Research has shown the PI3K/AKT/mTOR pathway is deregulated in a large majority of solid tumors, the researchers from India noted. Treatment with mTOR inhibitors results in robust activity in certain cancer cell lines, but they are not effective in all patients. Researchers are currently using biomarkers to try to stratify patients for response to mTOR inhibitors.
For the Cancer Research study, researchers from Mitra Biotech used a systems biology approach called the tumor explant model to distinguish driver mutations (those that are critical for a tumor's survival) from passenger mutations. This distinction is important for stratifying patients for current treatments and developing novel rational combinations of anticancer agents.

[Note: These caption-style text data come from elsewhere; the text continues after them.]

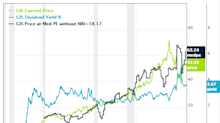 5 Dividend Stocks Near 52-Week Highs
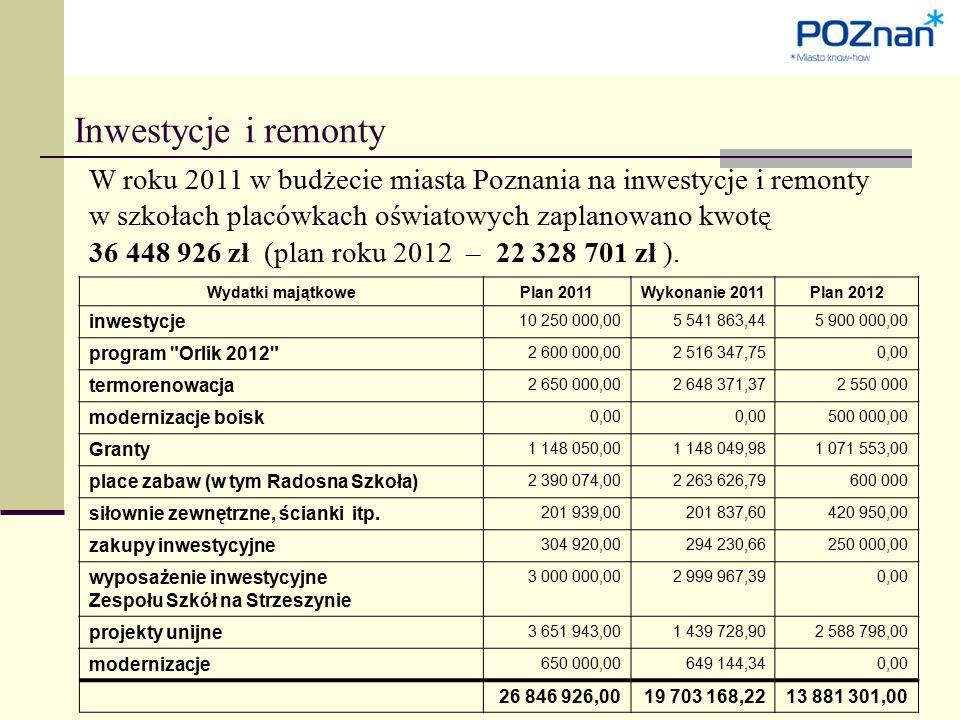 Inwestycje i remonty W roku 2011 w budżecie miasta Poznania na inwestycje i remonty w szkołach placówkach oświatowych zaplanowano kwotę 36 448 926 zł (plan roku 2012 – 22 328 701 zł ).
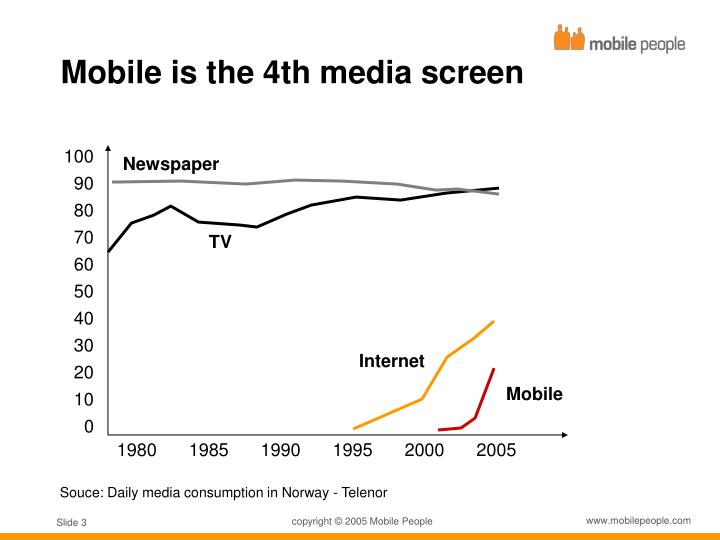 Mobile is the 4th media screen
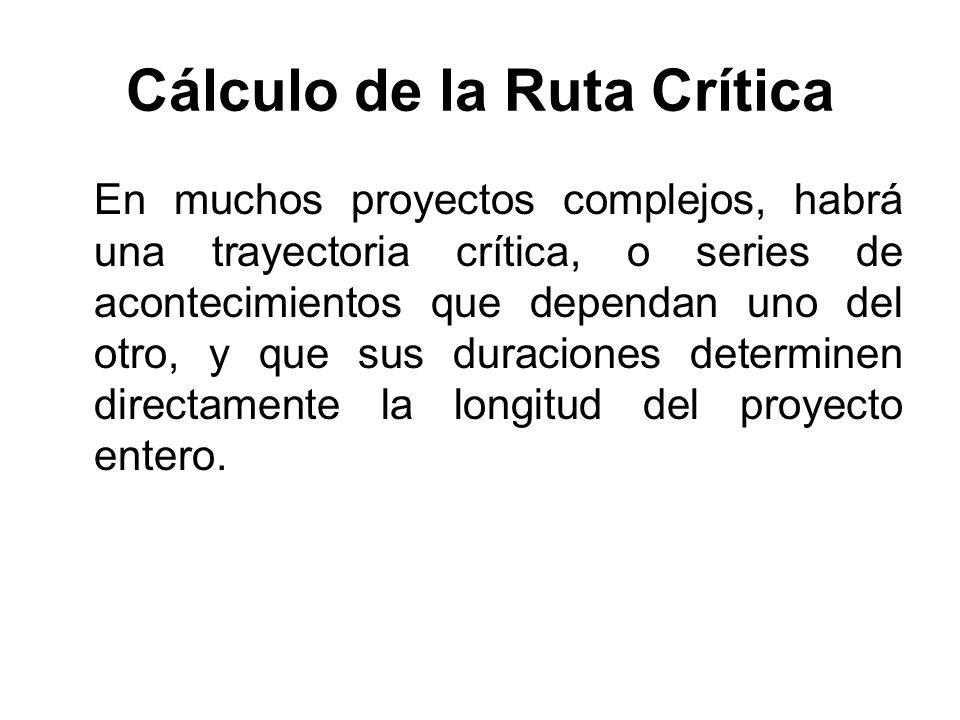 Cálculo de la Ruta Crítica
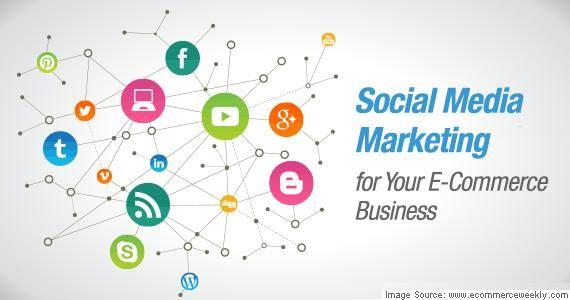 E-Commerce Marketing Secrets – How Social Media Techniques Can Optimize Your Business ROI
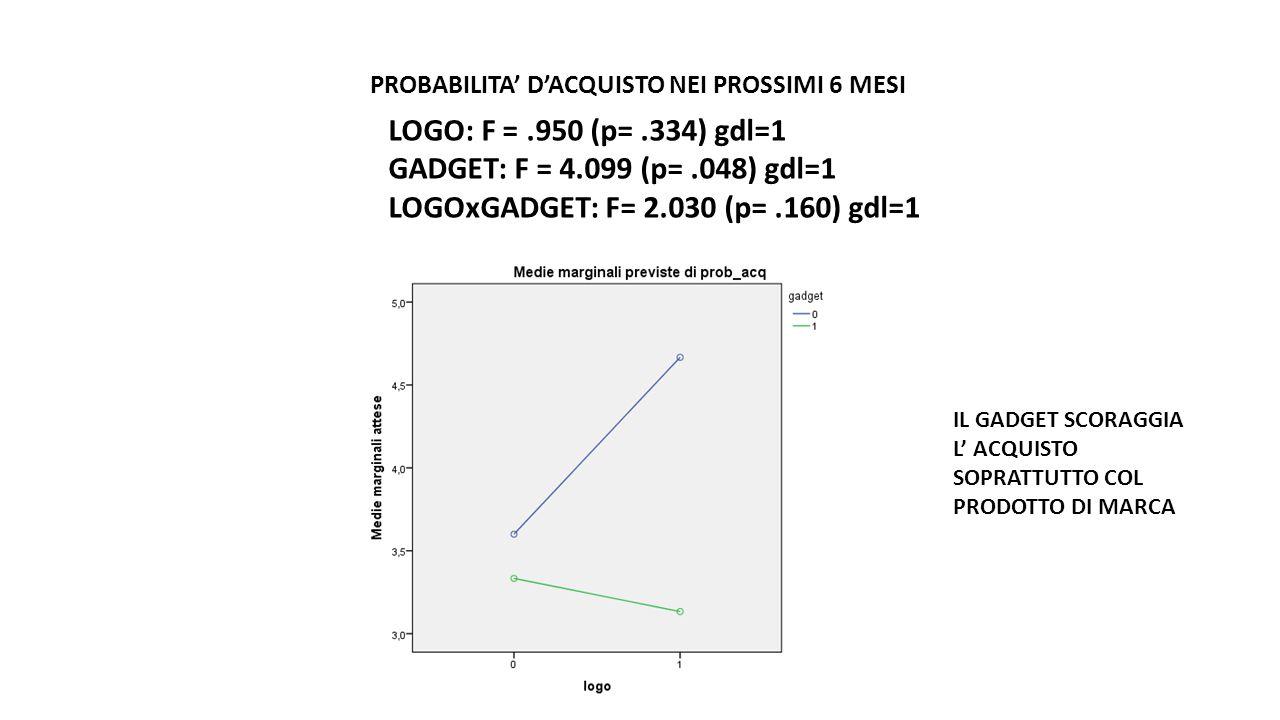 LOGOxGADGET: F= 2.030 (p= .160) gdl=1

The researchers collected fresh tumor tissue from 22 patients with HNC and conducted ex-vivo explant experiments. They were able to identify responders to rapamycin, an mTOR inhibitor. However, a majority of the tumor samples did not have an antitumor effect after treatment with the mTOR inhibitor, possibly because rapamycin is known to activate the AKT pathway.
To combat the AKT pathway activation, the researchers treated the tumor samples with rapamycin in combination with an AKT inhibitor. Rapamycin-induced AKT activation was reversed, but a subset of patients still failed to respond.
Targeted phosphoproteomic characterization of tumors resistant to dual AKT/mTOR inhibitors showed that multiple pathways were supporting the tumors' proliferation and survival and likely responsible for treatment resistance. This approach of combining ex vivo functional analyses with molecular profiling could potentially be used to stratify patients for appropriate combination therapy, the researchers concluded.